# ASSIGNED TASK
Continue the conversation about Serverless Stack below, picking up right after its last sentence, not the lines that follow it.

# EXTRACT
Adam: But I can remember a while back saying if I were an investor, which I'm not. But if I were, I would throw money at these folks and you guys have a fantastic investor base. I didn't realize some of the investors behind Serverless Stack. So you're Y Combinator, but SV Angel, Greylock. It's a world-class set of investors back in the company. I don't know why I expected less. It's super impressive what you guys are doing. But I had no idea. So you guys are sort of set up, and I think you just raised around.

Dax: Yeah, exactly. I think this was a small round. I wasn't too involved in this. But actually I was involved as an investor. But I wasn't too involved in actually raising a round. But the goal was raised just enough to get the fund raised on quickly so we can really grow the community and hit the benchmarks we need to hit for [inaudible 00:13:39].

Adam: So, there's a few different pieces to Serverless Stack here. So there's the open source framework, which is, as you said, built on the CDK. But then you also have the serverless guide. And then, I want to talk about Seed. So Seed is sort of a commercial offering. That's sort of the beginning equivalent in Serverless Stack world where you're sort of hosting for customers. Could you explain a little bit about that?

Dax: Yeah. So Seed today is a CI tool. And if I understand the history of it correctly, this was something as Jay and Frank, the founders of SST, as they were building the guide and helping companies build with serverless, they had requests, "Hey, we need a CI tool. It's focused on this." So that's what Seed is. It's a CI tool that was originally built around serverless framework. So it was the deploy. You're still in this framework application. And it would do a bunch of efficient things, only updating stuff that actually changed. And then as they shifted to build SST, now Seed also deploys your SST applications. And it's a different take on a typical CI tool. It's really focused on serverless. That's what it is today.

Dax: And to be honest, as a company, our focus is more around the open source framework. Seed is still growing and we still invest time in it and it's doing well. But today, we want to get more people on board. And it's a production with SST. Down the road, they will graduate and use Seed. But I think Seed will evolve beyond more than just a CI tool.

Dax: I think there's a lot of gaps in the AWS console experience like, Cloud Dash, for example, like, or Dynobase, there's a bunch of companies filling in those difficult gaps. We want to also do that because we know what you're deploying. We can build some pretty good management tooling around that. And that's what we're hoping to see eventually evolves into.

Adam: Makes perfect sense. And I guess in terms of SST, the framework, you've just rolled out recently Next.js support. So now, is this a CDK construct that I can just point at my Next.js app and it deploys all the cool stuff into AWS?

Dax: Yeah, exactly. And I know you're familiar with that because you made Nest. And to be honest, we looked a lot at Nest and poked around there. [crosstalk 00:15:53] going on. So, I appreciate that.

Adam: One of my questions, I guess, is, did you sort of build it from scratch or are you building on top of the serverless plugin that I sort of used with Nest?

Dax: Yeah. So Frank was the mastermind behind all this. He spent two crazy weeks. He was digging into all of this. But the gist of it is, so, we initially tried to build on top of the same underlying server items called Serverless Next.js or something. But there were certain features that didn't work fully correctly. And I think the way that they [inaudible 00:16:25] open source project, it's hard for them to prioritize some of these minor things. But for us we, that is the purpose of our company existing.

# DATA
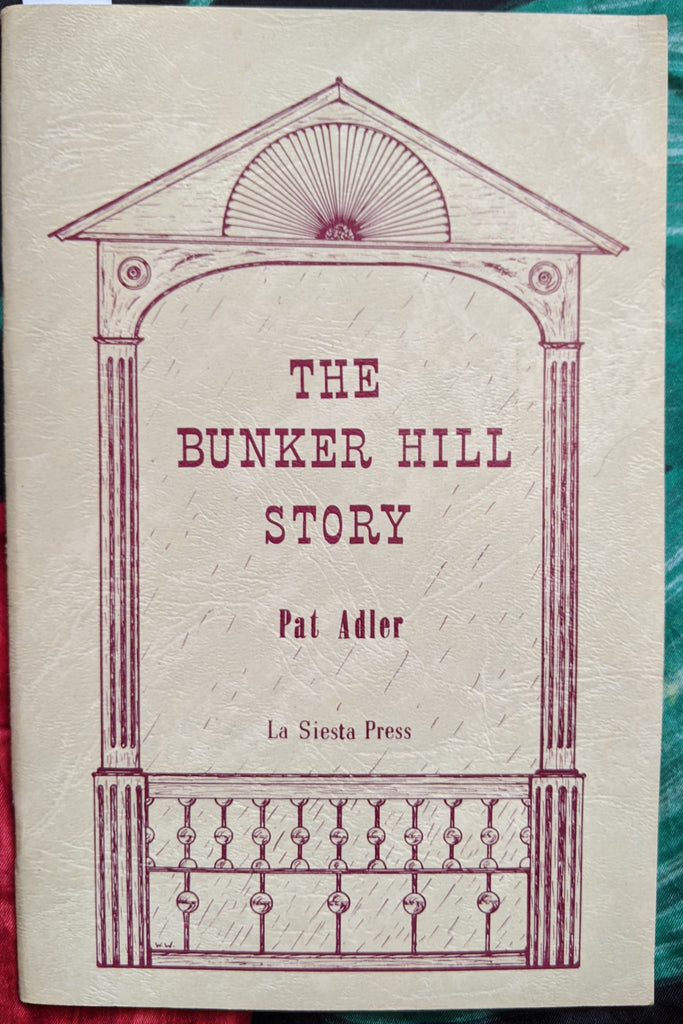 The Bunker Hill Story by Pat Adler (La Siesta Press, 1964 edition)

# ANSWER TO THIS TASK
Dax: So Frank ended up working a good amount of it and rewriting a lot of it. And it's kind of built upon what's already there. And we got some of those weirder Next.js features working. It's still not perfect. But it's never going to be as good as launching on Parcel. But if you're looking to launch an AWS, it's pretty much a drop in replacement.

Adam: Yeah. And being in the CDK ecosystem, I think, is a huge advantage. I think that's generally one of my sort of favorite parts of SST is that it is built on the CDK. And as a big CDK fan, if you're already building out applications with the CDK, it feels much more natural to kind of just improve your dev experience by incorporating these SSD constructs. And now to be able to do it with Next.js, I may not even use Nest anymore honestly. To know that there's really smart people working on that problem and making it better because I do have a problem with sort of third-party whenever I jumped into her Parcel, it just feels disconnected from the rest. If I'm building out the API side in CDK, I just kind of want to keep it all in AWS account. But that's been tough to do traditionally.

Dax: Yeah. And that's kind of the tragedy with AWS. I'm on the same boat. I want everything I deployed to be in AWS because it's one thing that manage. Gluing together disparate things is difficult. But a lot of those services are really good. Parcel is really great.

Adam: Oh yeah. It's super good.

Dax: Yeah. And it kind of sucks that we have to give up those to keep everything on AWS. I think our job is easy in the sense that we can look at these great experiences that other companies have created and try to understand, "Okay, how can we recreate something close inside AWS?"

Adam: I mean, I use Parcel for the AWS FM website. I'm sort of all over the map. I use Nest for a lot of stuff. I use that. I've used other services. I think I'm just a big Next.js fan. Not Amplify, I guess, deploys similar things. So there's a lot of ways to deploy your Next.js. But to have that CDK proximity is nice to me.

Dax: Yeah, exactly.

Adam: One of the things I wanted to talk about, I think yesterday there was this tweet. I can't remember who tweeted it. But sort of an S1 filing for Expensify and this idea of startup and venture capital waste and how serverless sort of can come in and save the day. But you see that. and it's their IPO'ing, I guess, for context. So Expensify built some crazy stuff, a lot of proprietary. There's custom hardware involved and their own data centers or they're leasing servers, I guess, at a data center. They built a lot of impressive infrastructure from a technical standpoint. But I guess that's my question for you is how does serverless sort of come and save the day and save a whole lot of venture capital dollars?

Dax: Yeah. So I'm going to start this off by saying I am a 100% guilty of all of the stuff that I'm going to talk about now. I have spent a lot of time building my own frameworks. There was a period of time where I used to do a lot of elixir work. We built our own framework there. It was a fully real-time database. To be honest, a lot of stuff that they were talking about in that report, I was like, "Hey, we didn't go that crazy. But we were close."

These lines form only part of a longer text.